WHAT THE TASK REQUIRES - Return the records word for word, beginning with the first line and stopping after the line that contains "Zomer 2025, losse". Include that line, and leave the pictures out of your answer.

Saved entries

BEGIN

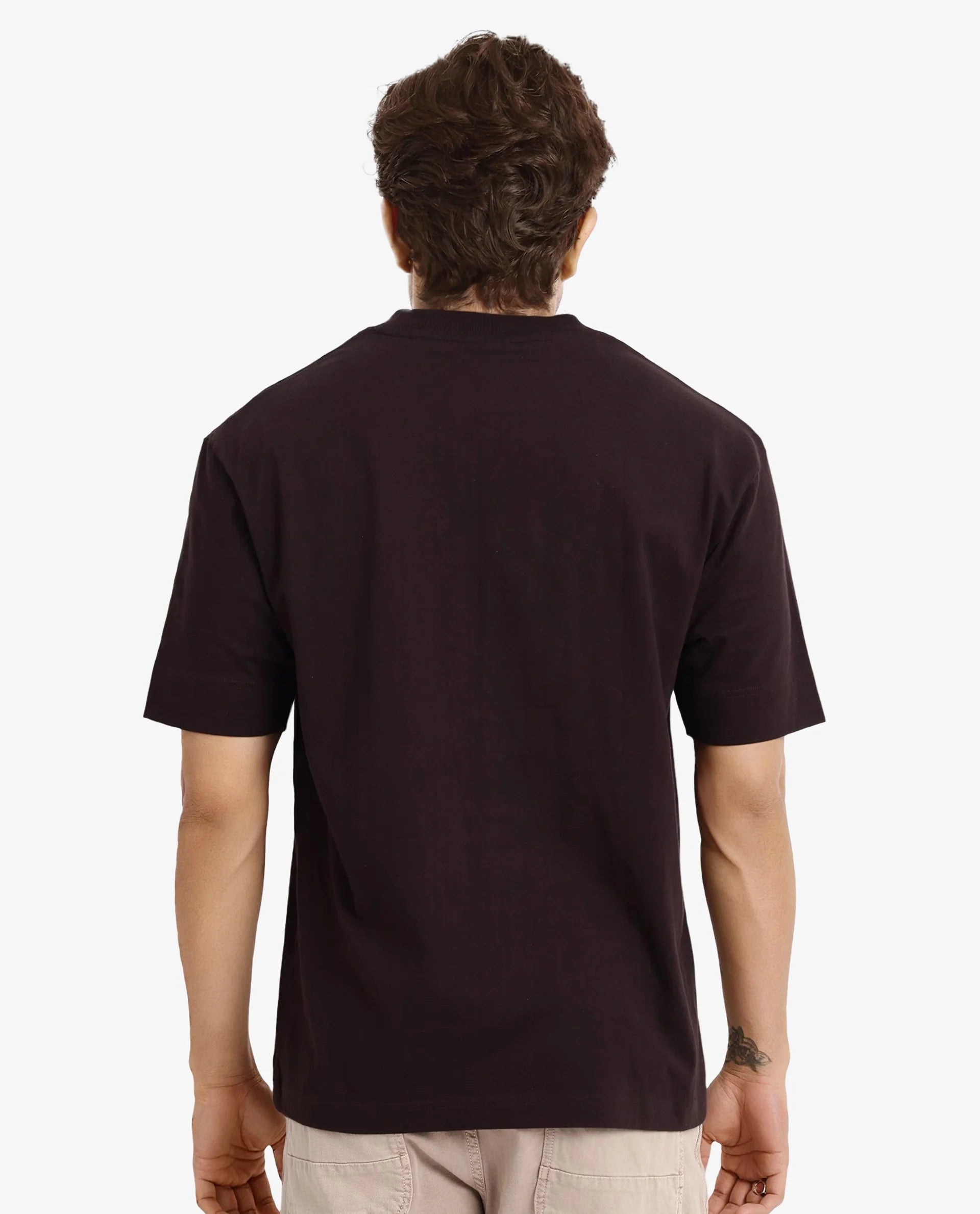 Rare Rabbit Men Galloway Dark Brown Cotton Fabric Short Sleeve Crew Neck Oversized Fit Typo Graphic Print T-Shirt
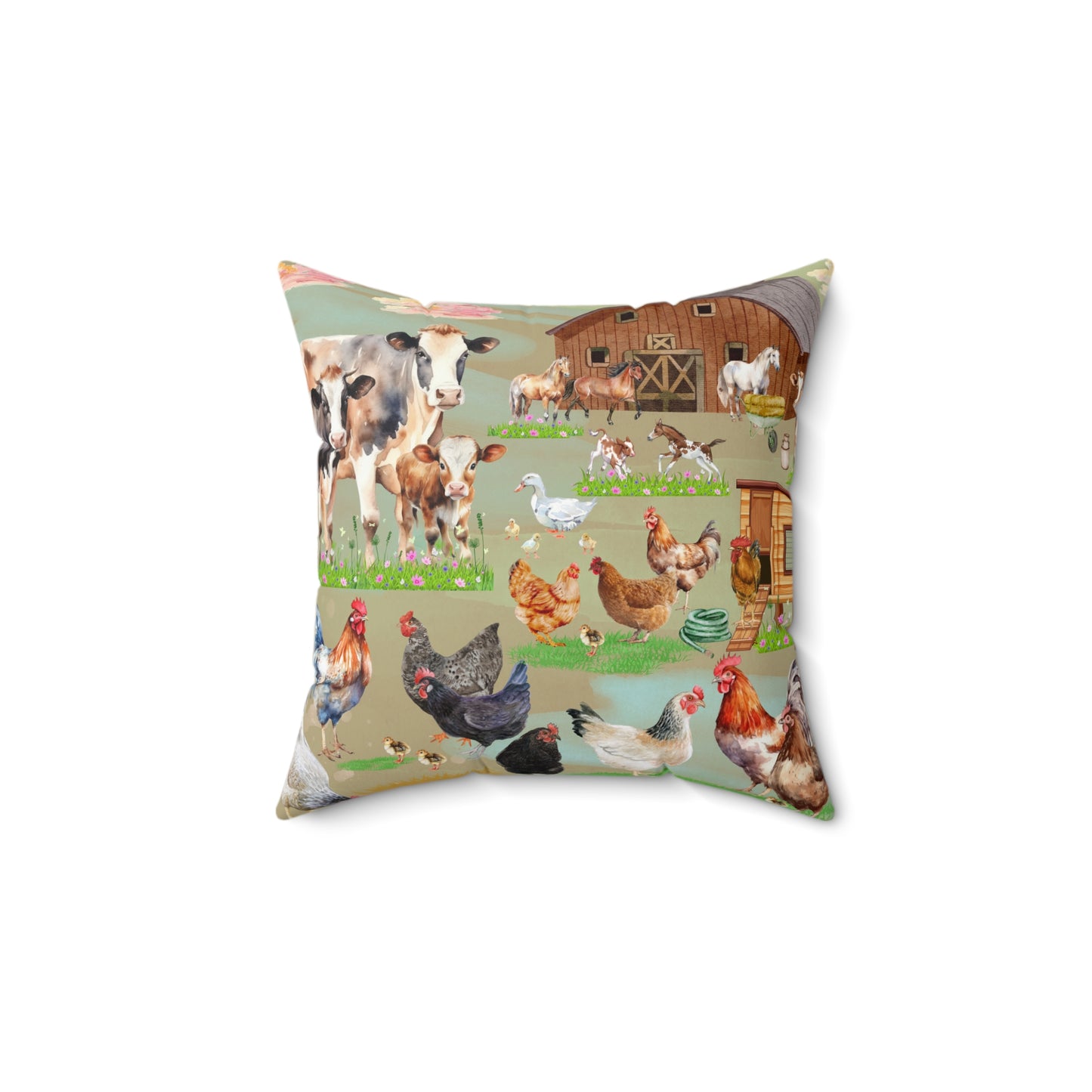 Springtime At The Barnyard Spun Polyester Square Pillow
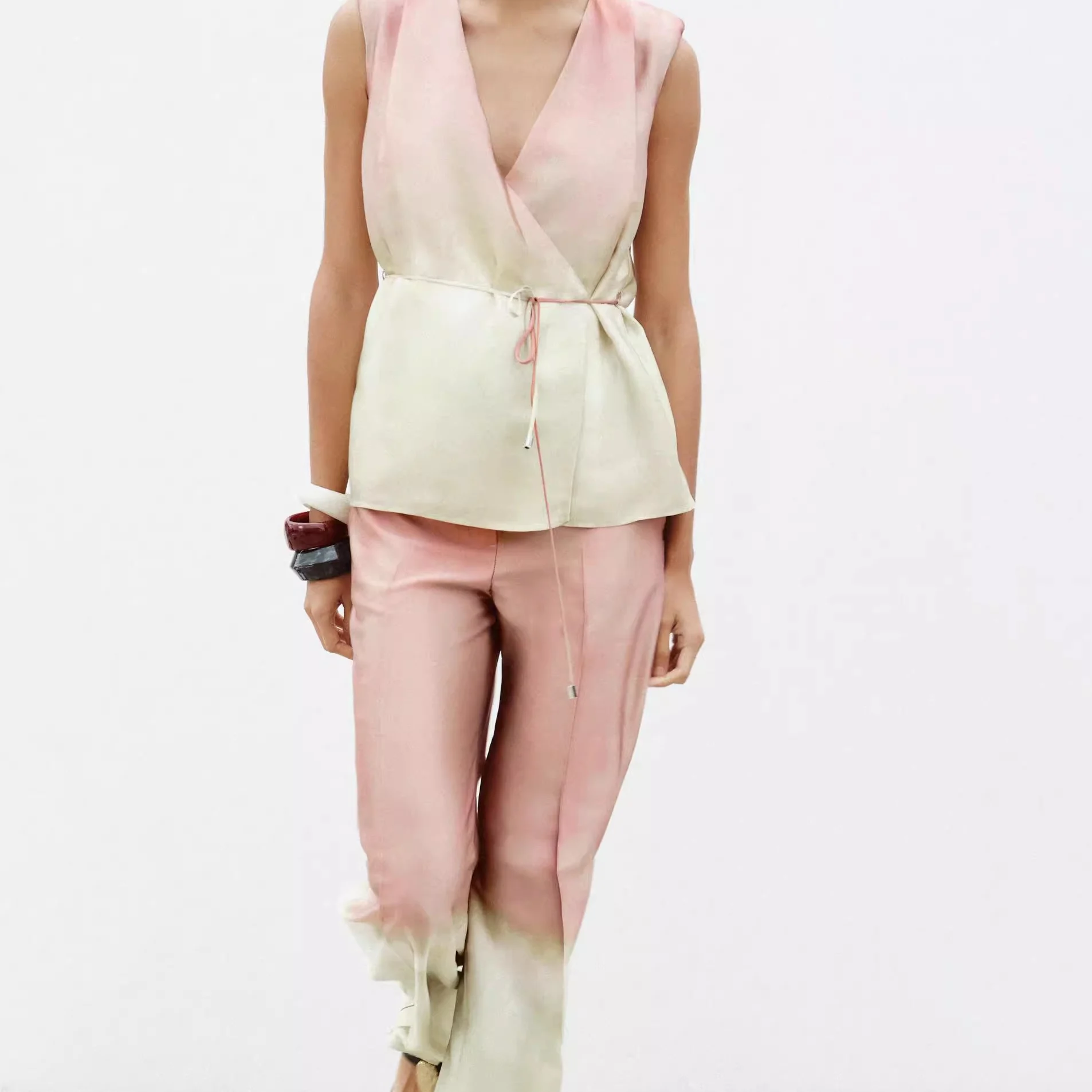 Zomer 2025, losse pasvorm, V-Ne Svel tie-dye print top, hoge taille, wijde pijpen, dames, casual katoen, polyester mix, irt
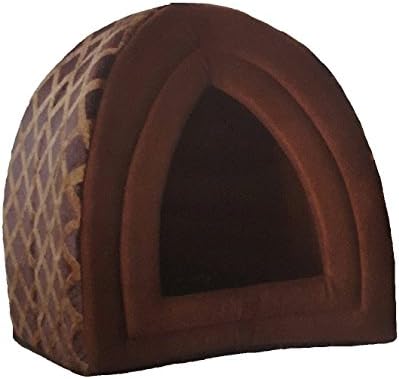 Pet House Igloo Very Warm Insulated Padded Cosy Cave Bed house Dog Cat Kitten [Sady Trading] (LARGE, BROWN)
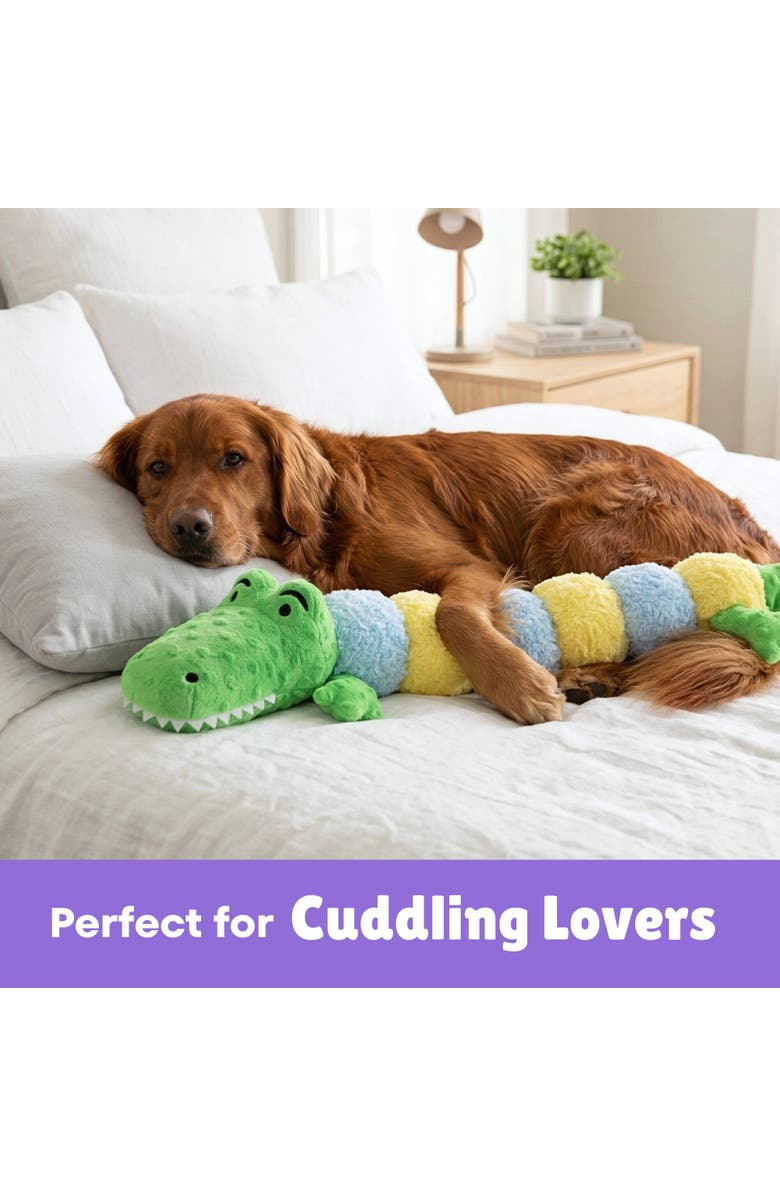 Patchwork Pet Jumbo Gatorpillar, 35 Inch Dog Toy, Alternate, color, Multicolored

END

EXERCISE ANSWER -
 Rare Rabbit Men Galloway Dark Brown Cotton Fabric Short Sleeve Crew Neck Oversized Fit Typo Graphic Print T-Shirt
 Springtime At The Barnyard Spun Polyester Square Pillow
 Zomer 2025, losse pasvorm, V-Ne Svel tie-dye print top, hoge taille, wijde pijpen, dames, casual katoen, polyester mix, irt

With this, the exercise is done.